Vi ho incuriosito con gli ultimi post sul foraging? Non avete ancora ben chiare le basi dell’Alimurgia? Col tipo di raccolta di cui parlerò oggi dissiperò ogni dubbio: scommetto che avete fatto foraging per tutto ottobre e novembre senza esserne consapevoli: come? Ma raccogliendo le castagne! L’Alimurgia è la scienza che completa questo atto: essa è uno studio naturalistico che va al di là della semplice raccolta, dallo scartare le castagne becate per poi fare le mondine o i ballotti, ma mira ad aumentare il nostro bagaglio di conoscenza naturalistica per poi sfruttarla al meglio per la nostra autosufficienza ; quindi ok raccogliere la castagna, ma tramite l’alimurgia si impara di che specie è la castagna e di conseguenza sapremo se l’uso di tal frutto rende di più per una ricetta dolce, una salata o per fare la farina. E’ sapere cos’è un metato e come si svolge la filiera della castagna. E’ usare creatività per produrre ricette sempre diverse per non annoiarsi mai dei soliti ingredienti. Perché oggigiorno i supermercati ci danno prodotti originari da ogni angolo del globo, ma una volta gli ingredienti erano quelli, e pure pochi: ci si doveva accontentare e spettava alla fantasia delle massaie ad inventare ricette diverse con quel poco che avevano.

In Versilia e Garfagnana per secoli intere generazioni sono campate a castagne e derivati: i castagneti erano floridi e la tradizione enogastronomica nostrale, soprattutto quella montana, non a caso offre decine e decine di ricette tipiche a base di castagne e farina di castagne: quello c’era, soprattutto in questo periodo dell’anno e quello andava sfruttato in mille modi diversi, per non annoiarsi il palato.
Al giorno d’oggi conviene proprio riprendere la raccolta della castagne, visto i prezzi dei supermercati! Se prima la castagna era il “pane dei poveri” adesso è diventata uno sfizio da ricchi: data la laboriosità della raccolta molti castagneti sono stati abbandonati (la modernità ha portato a preferire lavori facilitati dalla tecnologia) e molte malattie del castagno (quali il cancro corticale e il mal dell’inchiostro) hanno fatto desistere molti castagnicultori. Negli ultimi 10 anni a dare il colpo di grazia è stato poi il cinipide , nefasto parassita che ha distrutto le coltivazioni rimaste arrecando gravissimi danni alle aziende locali che ancora, dopo secoli e svariate generazioni, continuano a produrre la richiestissima farina di castagne. Tutto ciò ha contribuito a far lievitare i prezzi delle castagne e derivati all’impazzata, tanto che è diventato più conveniente farsele arrivare dall’estero. Pensate se questo fosse avvenuto ai tempi dei nostri nonni: sarebbe stata una vera e propria carestia.

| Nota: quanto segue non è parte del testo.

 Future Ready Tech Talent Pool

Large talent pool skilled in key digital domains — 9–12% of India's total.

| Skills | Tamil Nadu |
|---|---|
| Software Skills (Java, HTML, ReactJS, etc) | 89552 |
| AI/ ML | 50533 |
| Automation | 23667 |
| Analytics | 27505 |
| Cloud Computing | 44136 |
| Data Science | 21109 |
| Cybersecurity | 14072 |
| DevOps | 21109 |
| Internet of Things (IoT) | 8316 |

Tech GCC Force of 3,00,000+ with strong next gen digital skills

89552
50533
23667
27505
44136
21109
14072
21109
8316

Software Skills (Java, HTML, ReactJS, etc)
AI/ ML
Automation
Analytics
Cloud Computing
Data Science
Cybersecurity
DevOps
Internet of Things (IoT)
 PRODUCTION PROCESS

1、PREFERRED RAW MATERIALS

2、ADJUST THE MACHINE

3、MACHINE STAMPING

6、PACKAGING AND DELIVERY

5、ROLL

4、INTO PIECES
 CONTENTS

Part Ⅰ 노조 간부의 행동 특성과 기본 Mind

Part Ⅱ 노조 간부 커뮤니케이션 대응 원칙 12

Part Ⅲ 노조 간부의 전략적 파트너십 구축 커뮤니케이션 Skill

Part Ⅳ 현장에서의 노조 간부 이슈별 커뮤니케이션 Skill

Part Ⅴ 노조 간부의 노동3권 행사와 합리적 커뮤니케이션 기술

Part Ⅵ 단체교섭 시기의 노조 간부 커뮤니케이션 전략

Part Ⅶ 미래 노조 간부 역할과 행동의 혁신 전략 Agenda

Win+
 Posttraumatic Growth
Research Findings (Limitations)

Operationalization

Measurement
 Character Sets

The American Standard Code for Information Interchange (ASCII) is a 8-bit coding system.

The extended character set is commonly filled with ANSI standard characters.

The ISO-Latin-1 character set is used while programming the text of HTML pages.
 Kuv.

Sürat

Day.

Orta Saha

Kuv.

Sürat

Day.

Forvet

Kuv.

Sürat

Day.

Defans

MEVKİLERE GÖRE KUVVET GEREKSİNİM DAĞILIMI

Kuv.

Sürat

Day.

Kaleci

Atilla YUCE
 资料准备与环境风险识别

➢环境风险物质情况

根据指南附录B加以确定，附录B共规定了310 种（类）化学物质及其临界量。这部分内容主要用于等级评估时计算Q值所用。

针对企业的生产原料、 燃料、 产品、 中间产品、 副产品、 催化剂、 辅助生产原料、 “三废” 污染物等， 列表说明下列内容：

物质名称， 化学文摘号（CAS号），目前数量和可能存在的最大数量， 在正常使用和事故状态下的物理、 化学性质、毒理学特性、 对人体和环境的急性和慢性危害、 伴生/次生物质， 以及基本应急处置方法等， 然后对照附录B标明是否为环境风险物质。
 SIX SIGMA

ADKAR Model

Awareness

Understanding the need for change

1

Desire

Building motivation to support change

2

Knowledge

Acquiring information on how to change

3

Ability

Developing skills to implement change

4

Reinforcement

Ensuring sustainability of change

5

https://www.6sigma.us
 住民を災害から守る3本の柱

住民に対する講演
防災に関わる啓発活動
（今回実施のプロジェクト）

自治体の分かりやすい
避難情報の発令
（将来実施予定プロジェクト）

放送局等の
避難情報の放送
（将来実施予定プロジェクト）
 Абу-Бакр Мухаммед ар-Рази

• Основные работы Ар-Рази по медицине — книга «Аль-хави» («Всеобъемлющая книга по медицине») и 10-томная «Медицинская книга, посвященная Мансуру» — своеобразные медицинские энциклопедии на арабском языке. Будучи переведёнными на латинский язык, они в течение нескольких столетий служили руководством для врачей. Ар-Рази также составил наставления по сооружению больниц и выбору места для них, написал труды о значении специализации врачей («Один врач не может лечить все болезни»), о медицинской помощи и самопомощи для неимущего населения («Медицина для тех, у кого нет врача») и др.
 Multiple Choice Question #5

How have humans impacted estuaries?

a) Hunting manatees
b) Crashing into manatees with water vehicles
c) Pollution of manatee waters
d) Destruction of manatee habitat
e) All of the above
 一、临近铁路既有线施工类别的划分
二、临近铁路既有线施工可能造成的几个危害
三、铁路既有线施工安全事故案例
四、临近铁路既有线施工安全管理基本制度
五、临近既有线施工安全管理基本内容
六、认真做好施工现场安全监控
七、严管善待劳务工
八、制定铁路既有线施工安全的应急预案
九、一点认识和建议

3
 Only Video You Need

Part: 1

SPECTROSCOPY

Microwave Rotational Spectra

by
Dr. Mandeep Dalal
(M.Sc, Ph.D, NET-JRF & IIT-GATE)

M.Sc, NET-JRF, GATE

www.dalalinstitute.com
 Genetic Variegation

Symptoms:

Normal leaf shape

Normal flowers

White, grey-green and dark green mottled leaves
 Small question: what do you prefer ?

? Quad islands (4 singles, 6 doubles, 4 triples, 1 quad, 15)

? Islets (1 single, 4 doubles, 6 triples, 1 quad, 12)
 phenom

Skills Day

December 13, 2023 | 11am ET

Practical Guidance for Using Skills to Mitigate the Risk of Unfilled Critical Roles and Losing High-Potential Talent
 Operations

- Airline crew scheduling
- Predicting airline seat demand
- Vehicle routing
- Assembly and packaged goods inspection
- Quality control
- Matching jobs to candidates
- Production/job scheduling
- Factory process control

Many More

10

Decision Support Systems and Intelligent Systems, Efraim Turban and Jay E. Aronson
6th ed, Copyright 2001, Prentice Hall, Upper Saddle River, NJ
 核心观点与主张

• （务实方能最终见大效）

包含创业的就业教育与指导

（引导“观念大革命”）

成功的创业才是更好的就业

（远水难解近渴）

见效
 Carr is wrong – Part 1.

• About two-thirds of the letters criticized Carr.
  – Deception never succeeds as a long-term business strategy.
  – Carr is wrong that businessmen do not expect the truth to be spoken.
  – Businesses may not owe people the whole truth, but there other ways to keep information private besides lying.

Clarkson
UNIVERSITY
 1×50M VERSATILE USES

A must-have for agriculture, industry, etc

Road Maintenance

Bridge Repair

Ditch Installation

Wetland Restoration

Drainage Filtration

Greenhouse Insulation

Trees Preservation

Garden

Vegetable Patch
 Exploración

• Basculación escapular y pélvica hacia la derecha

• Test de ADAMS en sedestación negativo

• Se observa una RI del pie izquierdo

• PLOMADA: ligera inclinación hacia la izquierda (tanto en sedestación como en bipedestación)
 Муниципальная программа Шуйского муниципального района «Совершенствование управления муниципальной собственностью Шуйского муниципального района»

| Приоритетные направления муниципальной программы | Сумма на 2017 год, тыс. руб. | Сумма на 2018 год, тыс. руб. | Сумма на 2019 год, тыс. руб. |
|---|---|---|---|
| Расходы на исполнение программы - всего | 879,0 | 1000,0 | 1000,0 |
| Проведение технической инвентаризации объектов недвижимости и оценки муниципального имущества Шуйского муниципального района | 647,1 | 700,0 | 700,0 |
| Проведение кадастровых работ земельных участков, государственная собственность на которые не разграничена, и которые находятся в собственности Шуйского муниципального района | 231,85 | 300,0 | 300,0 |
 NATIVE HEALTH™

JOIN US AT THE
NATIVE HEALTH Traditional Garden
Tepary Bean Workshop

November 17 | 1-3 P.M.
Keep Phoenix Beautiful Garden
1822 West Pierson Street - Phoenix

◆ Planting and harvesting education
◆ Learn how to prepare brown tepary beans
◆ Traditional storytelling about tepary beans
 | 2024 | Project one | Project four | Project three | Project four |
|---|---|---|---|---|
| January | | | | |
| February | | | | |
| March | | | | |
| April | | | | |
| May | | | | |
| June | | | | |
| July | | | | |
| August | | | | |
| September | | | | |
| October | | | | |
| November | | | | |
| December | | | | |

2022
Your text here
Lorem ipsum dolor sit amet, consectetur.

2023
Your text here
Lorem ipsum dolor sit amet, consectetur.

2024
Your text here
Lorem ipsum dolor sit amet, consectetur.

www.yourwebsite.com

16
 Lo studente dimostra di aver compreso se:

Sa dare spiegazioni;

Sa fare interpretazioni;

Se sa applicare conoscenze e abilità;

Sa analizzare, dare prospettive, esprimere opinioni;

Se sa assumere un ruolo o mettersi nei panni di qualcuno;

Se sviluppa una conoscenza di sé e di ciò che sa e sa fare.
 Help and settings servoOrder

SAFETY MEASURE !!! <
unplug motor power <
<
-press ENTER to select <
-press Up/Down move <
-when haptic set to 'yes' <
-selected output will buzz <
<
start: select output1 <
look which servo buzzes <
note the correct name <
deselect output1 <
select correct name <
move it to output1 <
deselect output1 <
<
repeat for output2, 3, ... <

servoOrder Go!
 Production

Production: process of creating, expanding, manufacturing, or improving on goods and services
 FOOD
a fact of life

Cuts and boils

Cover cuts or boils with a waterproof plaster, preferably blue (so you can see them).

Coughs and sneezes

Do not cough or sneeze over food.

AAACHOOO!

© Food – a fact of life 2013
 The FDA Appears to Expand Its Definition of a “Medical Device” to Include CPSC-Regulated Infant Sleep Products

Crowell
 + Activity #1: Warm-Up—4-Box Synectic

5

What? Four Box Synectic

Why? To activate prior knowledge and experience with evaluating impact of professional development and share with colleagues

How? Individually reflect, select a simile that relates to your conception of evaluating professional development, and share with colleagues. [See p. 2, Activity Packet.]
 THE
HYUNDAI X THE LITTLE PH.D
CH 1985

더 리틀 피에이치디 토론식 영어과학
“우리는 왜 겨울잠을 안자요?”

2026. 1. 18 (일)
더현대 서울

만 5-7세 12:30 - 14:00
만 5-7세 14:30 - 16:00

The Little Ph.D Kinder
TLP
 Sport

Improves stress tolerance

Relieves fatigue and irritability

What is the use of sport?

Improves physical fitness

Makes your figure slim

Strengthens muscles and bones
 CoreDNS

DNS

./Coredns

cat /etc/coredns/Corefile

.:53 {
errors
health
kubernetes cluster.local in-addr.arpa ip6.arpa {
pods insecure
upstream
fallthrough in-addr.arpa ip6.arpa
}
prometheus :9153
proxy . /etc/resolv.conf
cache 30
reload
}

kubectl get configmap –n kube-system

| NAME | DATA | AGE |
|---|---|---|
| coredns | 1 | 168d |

Grazie ad un parassita antagonista la salute dei castagni sta piano piano migliorando ed ogni anno (da circa 5 anni a questa parte) si trovano sempre più castagne, quindi speriamo che in futuro la situazione si riassesti.

Il periodo di raccolta si può ormai dire terminato: ci saranno rimaste davvero poche castagne nel bosco, ma un’occhiata datela nei castagneti, che quest’anno la fruttificazione è avvenuta con ritardo causa siccità estiva e magari qualche castagna per l’ultima smondinata prima dell’inverno la trovate, se non ci sono già passati i cinghialetti! Ma per una cosa questo è il periodo giusto: per l’arrivo della rinomata farina. I metati difatti stanno finendo il periodo di essiccazione: ancora un pochetto di pazienza perché esse devono venire poi sbucciate e macinate e finalmente la farina nuova sarà fruibile per tutti. Ovviamente arriveranno tante ricettine con tale ingrediente su questo blog!